Show HN: ArXiv-txt, LLM-friendly ArXiv papers
arxiv-txt.orgJust change arxiv.org to arxiv-txt.org in the URL to get the paper info in markdown
Example:
Original URL: https://arxiv.org/abs/1706.03762
Change to: https://arxiv-txt.org/abs/1706.03762
To fetch the raw text directly, use https://arxiv-txt.org/raw/abs/1706.03762, this will be particularly useful for APIs and agents
It just extracts the abstracts?
For now , yes - abstracts and other metadata
do you plan on adding descriptions of figures and tables?
will probably focus on getting the text out of the papers first, figures might be a good next step after that
This would be awesome wrapped in an MCP server/tool call :)
whoa - i haven't yet played with MCP - might be a good first project!
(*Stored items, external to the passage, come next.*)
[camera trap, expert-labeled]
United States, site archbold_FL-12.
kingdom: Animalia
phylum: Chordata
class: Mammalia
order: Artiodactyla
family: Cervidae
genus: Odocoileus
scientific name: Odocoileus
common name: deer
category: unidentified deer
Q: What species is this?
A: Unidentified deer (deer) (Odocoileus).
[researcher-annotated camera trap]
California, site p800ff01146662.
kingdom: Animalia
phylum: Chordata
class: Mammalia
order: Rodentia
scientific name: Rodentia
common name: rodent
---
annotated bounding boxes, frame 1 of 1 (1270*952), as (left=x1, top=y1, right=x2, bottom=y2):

The example you give doesn't seem to work - the raw txt does not have authors.
you're right - I hadn't noticed! I fixed it now, thanks for pointing it out
If you train an LLM on only formally verified code, it should not be expected to generate formally verified code.
Similarly, if you train an LLM on only published ScholarlyArticles ['s abstracts], it should not be expected to generate publishable or true text.
Traceability for Retraction would be necessary to prevent lossy feedback.